It begins with a survey team exploring the asteroids of the Cercyon Belt. They have an odd and funny procedure of leaving one man behind to test for latent threats. On Aranea, the Spider Asteroid, the crew discovers that the dominant emotion of the native dodecapods is an overwhelming "mother-love, lately reoriented by an intrusion and intensified many-fold." The intensifying intrusion? It’s them. The men adopt a new byword for the aliens—"Oh, those mother-loving spiders!"—before leaving the wiry, spider-like Scarble behind to conduct the solitary test with only his dog, Cyon, for company.


At first, Scarble thinks it will all be a picnic. He notes the Spiders' complex life cycle, where they capture their wild, bipedal young and cocoon them with a putrefying "scutter," another alien life form on Aranea, for food to fuel their metamorphosis. The idyllic experience ends when the Spiders give him drugged water. He awakens to a warm snow of gossamer and silk, finding himself completely bound and helpless. In the original version of the story, Lafferty alludes to Gulliver’s Travels (“He swore at them and muttered something about ‘Gulliver’ come to judgment”), but Lafferty wisely removed this when darkening the piece on revision. As Scarble struggles in the final version, he calls out, "Here, here! You're covering me too deep with that damned sand. Fun's fun, but that's enough."


Scarble’s horror gets amped up in one of the most memorably grotesque scenes in Lafferty, a scene right up there with the grinding up of an entire family in Not to Mention Camels (1976): the Spiders bring Scarble the cocooned and putrescent, nearly liquefied body of his dog, sealing the stenchy carcass against his face. He knows what is happening; the spiders believe he is an unfinished larva, and Cyon is the food for his transformation into their prophesied Emperor Spider. After days of torment from hunger and thirst, with the spiders' "Resurrection Song" rising around him, he shouts, "You think I'm going to eat Cyon and then turn into a spider. You're wrong, I tell you!"


But he is driven past madness, and he succumbs. He eats the remains of his dog and begins to undergo his transformation, growing eight new limbs which he uses to saw his way out of the cocoon. When rescued, he is deemed insane (“Cyon was a good dog, but only after he had become very bad”). He is institutionalized back on Earth, the stramge four growths on each side of his body hidden under his glowing garment. He begs his doctor not to remove them. "They saved my life. I couldn't have gotten out of my cocoon without them."


In the final scene, Scarble sits calmly in his doctor's office. He is surrounded by floating silkstuff and explaining that he is the Emperor of the Dodecapod Spiders of Aranea and that their invasion of Earth is imminent. Doctor Mosca dismisses this, but Scarble says, "The time is at hand.

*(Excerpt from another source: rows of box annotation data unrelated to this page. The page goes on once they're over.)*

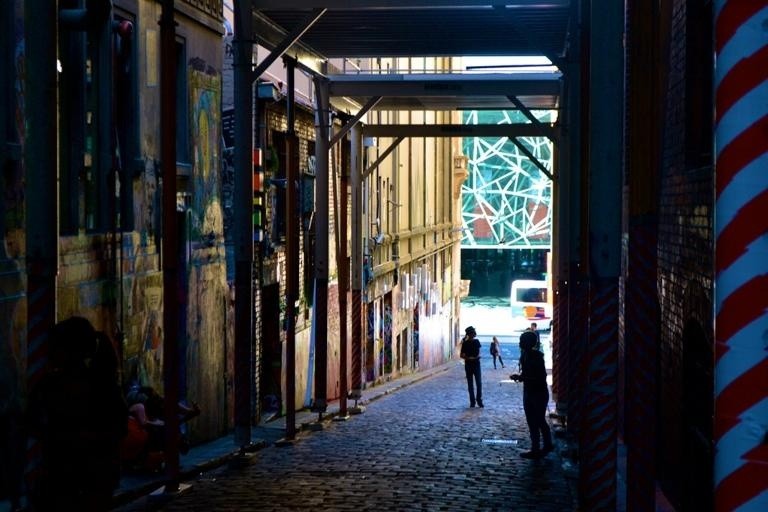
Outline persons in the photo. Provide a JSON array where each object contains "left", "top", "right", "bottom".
[
  {"left": 93, "top": 328, "right": 205, "bottom": 481},
  {"left": 460, "top": 325, "right": 485, "bottom": 408},
  {"left": 508, "top": 331, "right": 553, "bottom": 459},
  {"left": 530, "top": 322, "right": 540, "bottom": 352},
  {"left": 16, "top": 316, "right": 131, "bottom": 512},
  {"left": 489, "top": 336, "right": 507, "bottom": 371}
]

I give the word now!” Suddenly, spiders appear and bite the doctor, who cries out, "Great thumping thunder! I'm bitten badly!" The paralyzing narcotic takes hold. Doctor Mosca is covered in silk. He knows too late that Scarble told the truth.


“Once on Aranea” became much more powerful after the rewrite. The original had ended with Scarble breaking down and beginning to eat the putrefied mass of Cyon and to change. But because he had gone mad, it is unclear whether he is really changing, though we are told that “the Hallelujah Chorus of the Spider Song now came alive and rose in a vast symphony to the morning sky of Aranea.” Is the change just his madness? A comparison between the draft and the rewrite shows Lafferty, fully grown into his powers, trimming and adding, improving the prose, dialogue, and pacing.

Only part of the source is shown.